Kurze Aufgabe 1 – Gib aus dem Text über den Elektronikmarkt den Abschnitt von „Alles ist miteinander“ bis „umsetzen zu können.“ wortgetreu wieder.

Seite –
· · · ·

Alles ist miteinander verbunden und eine weltweite Beschaffung, Logistik, Produktion und Kommunikation findet rund um die Uhr statt. Ein Rädchen muss perfekt ins andere greifen, um die immer komplexer gewordenen Abläufe reibungslos, schnell und termingerecht umsetzen zu können.

Elektronik: Wie sehen Sie den Wandel des Elektronikmarktes in der aktuellen Situation? Hat es schon länger Anzeichen für diese recht extreme Entwicklung gegeben?

· · · ·

Bereitgestellte Daten –
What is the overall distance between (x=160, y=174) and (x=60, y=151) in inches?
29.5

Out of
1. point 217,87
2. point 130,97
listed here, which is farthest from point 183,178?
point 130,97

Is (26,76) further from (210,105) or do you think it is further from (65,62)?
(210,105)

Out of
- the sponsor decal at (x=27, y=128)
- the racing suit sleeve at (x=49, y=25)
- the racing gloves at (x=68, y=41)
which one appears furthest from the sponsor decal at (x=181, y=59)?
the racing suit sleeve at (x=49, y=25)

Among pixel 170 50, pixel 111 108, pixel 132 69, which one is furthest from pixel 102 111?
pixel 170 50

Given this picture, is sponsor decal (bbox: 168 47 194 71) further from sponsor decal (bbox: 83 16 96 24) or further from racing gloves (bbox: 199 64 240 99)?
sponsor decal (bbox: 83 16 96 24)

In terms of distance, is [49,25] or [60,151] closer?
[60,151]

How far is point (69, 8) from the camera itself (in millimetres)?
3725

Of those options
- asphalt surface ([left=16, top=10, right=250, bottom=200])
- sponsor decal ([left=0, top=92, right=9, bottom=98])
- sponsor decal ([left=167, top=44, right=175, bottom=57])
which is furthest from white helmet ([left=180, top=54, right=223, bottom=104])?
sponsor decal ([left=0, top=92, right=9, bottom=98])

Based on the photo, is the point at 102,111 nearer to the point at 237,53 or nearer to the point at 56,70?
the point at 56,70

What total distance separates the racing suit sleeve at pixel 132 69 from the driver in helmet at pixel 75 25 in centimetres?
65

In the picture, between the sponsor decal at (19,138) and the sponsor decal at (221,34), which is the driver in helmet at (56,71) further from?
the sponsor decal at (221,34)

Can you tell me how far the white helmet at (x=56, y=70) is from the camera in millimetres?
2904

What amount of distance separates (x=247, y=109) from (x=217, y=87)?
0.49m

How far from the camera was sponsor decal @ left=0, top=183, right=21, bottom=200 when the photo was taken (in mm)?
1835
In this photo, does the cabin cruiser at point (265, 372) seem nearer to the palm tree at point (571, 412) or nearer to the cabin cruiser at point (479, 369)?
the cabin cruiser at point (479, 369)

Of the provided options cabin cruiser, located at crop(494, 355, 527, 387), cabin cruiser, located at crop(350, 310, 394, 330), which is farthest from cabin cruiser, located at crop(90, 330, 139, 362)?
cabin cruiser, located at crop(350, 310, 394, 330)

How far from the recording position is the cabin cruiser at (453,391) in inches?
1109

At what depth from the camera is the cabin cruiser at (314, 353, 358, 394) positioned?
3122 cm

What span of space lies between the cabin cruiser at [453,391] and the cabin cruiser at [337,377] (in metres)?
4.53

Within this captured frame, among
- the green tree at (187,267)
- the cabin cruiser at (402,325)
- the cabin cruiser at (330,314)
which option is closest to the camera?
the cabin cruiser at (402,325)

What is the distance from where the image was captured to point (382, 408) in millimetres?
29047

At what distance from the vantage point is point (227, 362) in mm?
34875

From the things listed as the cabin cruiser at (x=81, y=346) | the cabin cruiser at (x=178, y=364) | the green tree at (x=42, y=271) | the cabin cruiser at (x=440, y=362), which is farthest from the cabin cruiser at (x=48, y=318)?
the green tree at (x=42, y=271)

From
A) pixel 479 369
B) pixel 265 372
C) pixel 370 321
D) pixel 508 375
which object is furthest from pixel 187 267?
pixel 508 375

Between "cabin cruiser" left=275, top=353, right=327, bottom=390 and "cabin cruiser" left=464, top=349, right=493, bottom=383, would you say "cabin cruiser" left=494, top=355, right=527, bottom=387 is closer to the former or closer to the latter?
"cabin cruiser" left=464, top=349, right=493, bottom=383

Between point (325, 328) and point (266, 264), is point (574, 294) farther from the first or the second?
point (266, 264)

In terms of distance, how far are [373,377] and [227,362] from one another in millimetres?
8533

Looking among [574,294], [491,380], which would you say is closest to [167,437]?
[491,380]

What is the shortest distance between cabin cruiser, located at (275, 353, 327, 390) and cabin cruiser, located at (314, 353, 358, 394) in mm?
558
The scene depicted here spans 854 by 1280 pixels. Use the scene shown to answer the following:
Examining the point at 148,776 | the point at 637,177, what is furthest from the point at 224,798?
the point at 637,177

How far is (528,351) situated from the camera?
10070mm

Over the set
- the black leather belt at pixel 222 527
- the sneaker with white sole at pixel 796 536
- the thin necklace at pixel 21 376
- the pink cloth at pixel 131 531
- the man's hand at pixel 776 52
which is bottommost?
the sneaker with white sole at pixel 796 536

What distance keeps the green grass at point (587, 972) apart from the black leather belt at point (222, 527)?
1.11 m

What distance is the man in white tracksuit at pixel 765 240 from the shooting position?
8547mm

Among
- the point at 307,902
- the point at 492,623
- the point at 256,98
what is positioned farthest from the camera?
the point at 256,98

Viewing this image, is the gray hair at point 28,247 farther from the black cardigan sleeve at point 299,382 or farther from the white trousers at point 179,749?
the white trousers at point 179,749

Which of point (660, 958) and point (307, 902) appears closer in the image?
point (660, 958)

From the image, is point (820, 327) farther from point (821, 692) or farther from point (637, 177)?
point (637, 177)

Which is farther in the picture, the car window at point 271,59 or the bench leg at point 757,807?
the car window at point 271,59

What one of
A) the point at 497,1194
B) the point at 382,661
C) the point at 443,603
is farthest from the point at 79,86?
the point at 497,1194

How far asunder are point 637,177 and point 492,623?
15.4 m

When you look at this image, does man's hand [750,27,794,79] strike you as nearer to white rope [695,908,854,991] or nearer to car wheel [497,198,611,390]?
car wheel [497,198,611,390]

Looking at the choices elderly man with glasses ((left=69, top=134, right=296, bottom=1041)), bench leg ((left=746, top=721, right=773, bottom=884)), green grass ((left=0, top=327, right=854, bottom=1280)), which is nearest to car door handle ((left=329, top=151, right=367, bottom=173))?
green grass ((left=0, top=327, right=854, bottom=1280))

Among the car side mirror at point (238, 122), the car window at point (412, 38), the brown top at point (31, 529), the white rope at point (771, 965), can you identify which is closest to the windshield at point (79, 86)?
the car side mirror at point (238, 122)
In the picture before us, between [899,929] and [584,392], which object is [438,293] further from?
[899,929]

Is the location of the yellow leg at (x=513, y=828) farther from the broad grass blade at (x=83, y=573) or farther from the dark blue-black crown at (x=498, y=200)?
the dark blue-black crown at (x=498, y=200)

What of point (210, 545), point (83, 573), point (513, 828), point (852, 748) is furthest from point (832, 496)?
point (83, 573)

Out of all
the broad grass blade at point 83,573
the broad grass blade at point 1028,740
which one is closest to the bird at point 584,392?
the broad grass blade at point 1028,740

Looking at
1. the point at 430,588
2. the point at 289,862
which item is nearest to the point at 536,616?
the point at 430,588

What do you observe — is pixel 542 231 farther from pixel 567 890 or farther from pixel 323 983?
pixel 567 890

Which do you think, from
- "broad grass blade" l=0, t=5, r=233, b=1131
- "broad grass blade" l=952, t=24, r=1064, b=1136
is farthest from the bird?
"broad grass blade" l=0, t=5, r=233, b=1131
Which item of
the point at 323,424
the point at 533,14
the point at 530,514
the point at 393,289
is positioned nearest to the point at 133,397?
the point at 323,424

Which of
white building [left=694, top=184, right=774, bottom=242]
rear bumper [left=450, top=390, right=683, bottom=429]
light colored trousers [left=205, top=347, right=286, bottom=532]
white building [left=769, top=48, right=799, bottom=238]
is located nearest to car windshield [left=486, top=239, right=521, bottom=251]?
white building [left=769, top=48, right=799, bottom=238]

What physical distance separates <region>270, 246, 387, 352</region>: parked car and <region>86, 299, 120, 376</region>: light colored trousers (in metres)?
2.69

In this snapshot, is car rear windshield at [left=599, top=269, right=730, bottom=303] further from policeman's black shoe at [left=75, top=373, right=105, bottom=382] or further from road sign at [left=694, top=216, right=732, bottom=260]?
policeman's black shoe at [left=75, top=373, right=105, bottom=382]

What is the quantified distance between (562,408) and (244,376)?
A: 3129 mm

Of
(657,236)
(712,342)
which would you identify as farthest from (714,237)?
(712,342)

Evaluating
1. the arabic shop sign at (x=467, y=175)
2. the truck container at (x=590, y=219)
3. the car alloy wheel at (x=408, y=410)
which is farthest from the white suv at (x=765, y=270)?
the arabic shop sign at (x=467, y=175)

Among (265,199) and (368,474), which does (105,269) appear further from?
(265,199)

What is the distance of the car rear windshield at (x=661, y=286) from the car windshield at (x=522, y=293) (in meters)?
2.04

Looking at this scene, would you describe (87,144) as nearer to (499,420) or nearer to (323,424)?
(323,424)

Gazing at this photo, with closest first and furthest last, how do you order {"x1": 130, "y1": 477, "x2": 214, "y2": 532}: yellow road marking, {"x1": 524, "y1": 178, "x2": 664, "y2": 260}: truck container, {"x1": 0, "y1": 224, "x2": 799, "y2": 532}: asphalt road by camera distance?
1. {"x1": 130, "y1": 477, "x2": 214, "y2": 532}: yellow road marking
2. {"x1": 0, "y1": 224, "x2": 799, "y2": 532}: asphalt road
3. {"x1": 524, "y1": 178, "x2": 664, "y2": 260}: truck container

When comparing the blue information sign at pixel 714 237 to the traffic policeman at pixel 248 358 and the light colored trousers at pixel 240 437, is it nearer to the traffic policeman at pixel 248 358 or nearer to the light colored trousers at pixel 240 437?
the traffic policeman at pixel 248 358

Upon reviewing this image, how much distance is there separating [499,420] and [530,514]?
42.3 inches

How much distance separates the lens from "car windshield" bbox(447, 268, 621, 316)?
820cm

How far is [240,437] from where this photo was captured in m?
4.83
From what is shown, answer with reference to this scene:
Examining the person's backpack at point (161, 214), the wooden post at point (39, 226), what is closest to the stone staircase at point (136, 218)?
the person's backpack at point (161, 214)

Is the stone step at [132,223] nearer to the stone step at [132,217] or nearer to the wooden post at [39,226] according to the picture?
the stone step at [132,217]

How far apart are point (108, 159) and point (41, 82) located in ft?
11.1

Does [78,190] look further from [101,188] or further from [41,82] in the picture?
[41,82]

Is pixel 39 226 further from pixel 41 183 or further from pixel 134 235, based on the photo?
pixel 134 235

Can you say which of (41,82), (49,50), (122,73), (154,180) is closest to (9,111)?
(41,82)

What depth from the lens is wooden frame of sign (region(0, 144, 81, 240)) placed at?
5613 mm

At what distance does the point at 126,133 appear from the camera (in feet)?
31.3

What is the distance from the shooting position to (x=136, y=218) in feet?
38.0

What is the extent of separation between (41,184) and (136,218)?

· · · ·

Kurze Aufgabe 2 – Suche in den Datensätzen oben alle Zeilen, in denen das Wort „rope“ vorkommt, und schreibe jede davon unverändert ab.

Richtige Antwort 1 –
Alles ist miteinander verbunden und eine weltweite Beschaffung, Logistik, Produktion und Kommunikation findet rund um die Uhr statt. Ein Rädchen muss perfekt ins andere greifen, um die immer komplexer gewordenen Abläufe reibungslos, schnell und termingerecht umsetzen zu können.

Richtige Antwort 2 –
When you look at this image, does man's hand [750,27,794,79] strike you as nearer to white rope [695,908,854,991] or nearer to car wheel [497,198,611,390]?
Among the car side mirror at point (238, 122), the car window at point (412, 38), the brown top at point (31, 529), the white rope at point (771, 965), can you identify which is closest to the windshield at point (79, 86)?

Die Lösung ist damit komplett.